Extrait du document —
Avec ce tome 6, on amorce tranquillement le dénouement. Certaines prises de conscience importantes se font du côté de Minako, en parallèle de celles de Reina. le contrôle d'Hayafudji sur les deux femmes en prend un coup, ce qui explique peut-être sa réaction à la fin du tome. J'ai été profondément ébranlé par un des personnages, la mère de Minako, qui en quelques phrases, illustre de manière consternante une mentalité terriblement toxique dans le rapport de genre de ce pays ( et peut-être d'autres, qui sait). Voici l'extrait:


"L'adultère, c'est ce que TOUS les hommes font. En tout cas, tous les hommes qui réussissent. Puisque tu vas devenir mère, laisse moi te donner un conseil. Les hommes sont DIFFÉRENTS des femmes. Ils se lassent de manger toujours la même chose. Alors il leur arrive d'aller goûter d'autres saveurs ailleurs. Fermer les yeux là-dessus, c'est se montrer MAGNANIME pour une femme, tu vois ce que je veux dire? Les MEILLEURES FEMMES sont celles qui protègent le foyer. Une femme qui protège sa famille en SILENCE et avec APPLICATION a bien plus de VALEUR qu'une femme qui ne sert qu'à s'amuser. C'est un FAIT RECONNU par les maris et la société en général, bien entendu."


Donner une valeur à une personne comme on en donne à un objet est un acte de déshumanisation abjecte. Ce thème a d'ailleurs été évoqué auparavant dans la série quand on jonglait avec l'idée que les filles "vierges" était de beaux objets "propres" ayant plus de "valeur" que les filles déflorées. Un concept machiste à son paroxysme et si bien intégré par la société qu'elle navigue dans les deux genres, maintenant, même si cette origine se trouve du côté des hommes et leur fâcheuse glorification de la pureté féminine autour de l'hymen.


"Accepter que les hommes ont des pulsions et des envies que les femmes n'ont pas", affirme donc la mère, sans tenir compte que ces même envies et pulsions peuvent aussi se trouver du côté des femmes.

Données —
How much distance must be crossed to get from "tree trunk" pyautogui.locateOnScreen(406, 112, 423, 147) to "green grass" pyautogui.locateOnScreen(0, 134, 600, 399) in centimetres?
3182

Exercices —
A. Transcrivez sans la moindre modification le passage de l'extrait qui commence par « Donner une valeur » et se poursuit jusqu'à « côté des femmes. ».
B. Pour chacune des affirmations suivantes, précisez par oui ou par non si elle concorde avec l'extrait, puis citez les mots de celui-ci qui permettent de trancher : (i) la mère de Minako soutient que seuls certains hommes commettent l'adultère ; (ii) selon l'extrait, l'origine du concept valorisant les filles « vierges » se trouve du côté des hommes ; (iii) le tome 6 amorce le dénouement de la série.
Les données n'ont aucun rapport avec l'extrait.

Corrigé —
A.
Donner une valeur à une personne comme on en donne à un objet est un acte de déshumanisation abjecte. Ce thème a d'ailleurs été évoqué auparavant dans la série quand on jonglait avec l'idée que les filles "vierges" était de beaux objets "propres" ayant plus de "valeur" que les filles déflorées. Un concept machiste à son paroxysme et si bien intégré par la société qu'elle navigue dans les deux genres, maintenant, même si cette origine se trouve du côté des hommes et leur fâcheuse glorification de la pureté féminine autour de l'hymen.


"Accepter que les hommes ont des pulsions et des envies que les femmes n'ont pas", affirme donc la mère, sans tenir compte que ces même envies et pulsions peuvent aussi se trouver du côté des femmes.

B.
(i) Non : « L'adultère, c'est ce que TOUS les hommes font. »
(ii) Oui : « même si cette origine se trouve du côté des hommes »
(iii) Oui : « Avec ce tome 6, on amorce tranquillement le dénouement. »